# Missing Data Imputation

**Course:** HUDK 4051

**Author:** Yutong Shen

**Assignment:** ICE5

**Objectives:**
* simulate MCAR data or MAR data
* implement common missing data imputation methods
* (optional) compare the performance of missing data imputation methods on an analysis you have done before.

Missing data is very common in any work related to data analysis. Oftentimes, analyses will suffer from the problem that some observations/entries in the dataset are complete. In this ICE, I will explore a few common data imputation methods that deals with missing data.

## Missing data mechanism

First, let's revisit the three general mechanisms of missing data:
* MCAR: Missing complete at random - Whether or not $Y_i$ is missing is independent of both $Y_i$ and any observed covariate $X_i$.
* MAR: Missing at Random - Whether or not $Y_i$ is missing is independent of $Y_i$ given observed covariates $X_i$.
* NMAR (or sometimes MNAR): Not missing at random/Missing not at random - This is the most generic mechanism, where the cause of the missingness cannot be controlled. Whether or not $Y_i$ is missing is not independent even after controlling the observed covariates $X_i$.

In practice, missing data may be MCAR, MAR, or NMAR. Ultimately, it is a decision/judgement/assumption you have to make because we would not be able to observe the compelte dataset. Therefore, in terms of an ICE practice, we are going to mannually generate some missingness in the data to demonstrate MCAR, MAR, and NMAR.

To illustrate, we are going to use the iris dataset, perhaps one of the best known dataset in data science. You can check out some more details about this dataset on UCI repo: https://archive.ics.uci.edu/ml/datasets/iris

In [1]:
import numpy as np
import pandas as pd
from sklearn import datasets

In [2]:
# IRIS is included in sci-kit learn. We can directly load it.
# See documentation here: https://scikit-learn.org/stable/auto_examples/datasets/plot_iris_dataset.html
irisRaw = datasets.load_iris()

# Convert it to a pandas dataframe for better visualization
iris = pd.DataFrame(data=irisRaw.data, columns=irisRaw.feature_names)
iris

Unnamed: 0,sepal length (cm),sepal width (cm),petal length (cm),petal width (cm)

- - - - - - -

**Tasks to complete**
A: Based on the missing data imputation notebook, does each statement agree with it? (i) The iris dataset is loaded directly from scikit-learn. (ii) Under MAR, whether $Y_i$ is missing is independent of both $Y_i$ and any observed covariate $X_i$. (iii) Comparing imputation methods on an earlier analysis is a required objective. Answer each with yes or no and quote the deciding words.
B: Carry on with the missing data imputation notebook from the point where it stops.

- - - - - - -

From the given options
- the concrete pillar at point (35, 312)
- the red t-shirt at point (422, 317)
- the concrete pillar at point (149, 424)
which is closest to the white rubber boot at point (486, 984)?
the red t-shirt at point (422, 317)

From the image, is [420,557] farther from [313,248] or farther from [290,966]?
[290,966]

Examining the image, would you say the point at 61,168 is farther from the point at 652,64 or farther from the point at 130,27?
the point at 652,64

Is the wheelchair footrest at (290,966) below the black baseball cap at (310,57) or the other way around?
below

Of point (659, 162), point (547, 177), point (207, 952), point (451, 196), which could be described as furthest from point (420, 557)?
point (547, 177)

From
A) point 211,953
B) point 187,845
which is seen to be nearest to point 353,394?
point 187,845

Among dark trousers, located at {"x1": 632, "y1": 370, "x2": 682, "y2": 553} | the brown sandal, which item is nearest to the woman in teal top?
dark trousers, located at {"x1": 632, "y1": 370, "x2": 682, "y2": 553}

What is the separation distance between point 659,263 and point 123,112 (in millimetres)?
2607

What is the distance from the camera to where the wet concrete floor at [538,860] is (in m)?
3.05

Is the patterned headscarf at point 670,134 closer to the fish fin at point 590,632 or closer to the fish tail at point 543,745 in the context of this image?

- - - - - - -

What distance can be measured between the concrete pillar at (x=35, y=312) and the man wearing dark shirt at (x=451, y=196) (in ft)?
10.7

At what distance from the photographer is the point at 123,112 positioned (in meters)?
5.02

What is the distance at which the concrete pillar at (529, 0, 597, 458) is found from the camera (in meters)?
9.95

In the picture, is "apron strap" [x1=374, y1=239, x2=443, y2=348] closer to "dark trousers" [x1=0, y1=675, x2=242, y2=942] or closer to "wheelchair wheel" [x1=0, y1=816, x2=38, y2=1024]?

- - - - - - -

**Exercise results**
A:
(i) Yes: "IRIS is included in sci-kit learn. We can directly load it."
(ii) No: "Whether or not $Y_i$ is missing is independent of $Y_i$ given observed covariates $X_i$."
(iii) No: "(optional) compare the performance of missing data imputation methods on an analysis you have done before."

B:
0,5.1,3.5,1.4,0.2
1,4.9,3.0,1.4,0.2
2,4.7,3.2,1.3,0.2
3,4.6,3.1,1.5,0.2
4,5.0,3.6,1.4,0.2
...,...,...,...,...
145,6.7,3.0,5.2,2.3
146,6.3,2.5,5.0,1.9
147,6.5,3.0,5.2,2.0
148,6.2,3.4,5.4,2.3


## MACR

MCAR would be the easiest. We can simply sample random proportion of the data and replace them NaN. You can choose to randomly insert missingness into one or multiple columns.

In [3]:
iris_MCAR = iris.copy()

In [4]:
# Set the missingness rate at 30%
missing = 0.3

# Only introduce missing rate to the `sepal length (cm)`.
iris_MCAR.loc[iris_MCAR.sample(frac=missing).index, 'sepal length (cm)'] = np.nan

iris_MCAR

Unnamed: 0,sepal length (cm),sepal width (cm),petal length (cm),petal width (cm)
0,5.1,3.5,1.4,0.2
1,4.9,3.0,1.4,0.2
2,4.7,3.2,1.3,0.2
3,4.6,3.1,1.5,0.2
4,5.0,3.6,1.4,0.2
...,...,...,...,...
145,6.7,3.0,5.2,2.3
146,6.3,2.5,5.0,1.9
147,6.5,3.0,5.2,2.0
148,6.2,3.4,5.4,2.3


In [5]:
# Alternatively, iterate through all columns and introduce 20% missing to all variables.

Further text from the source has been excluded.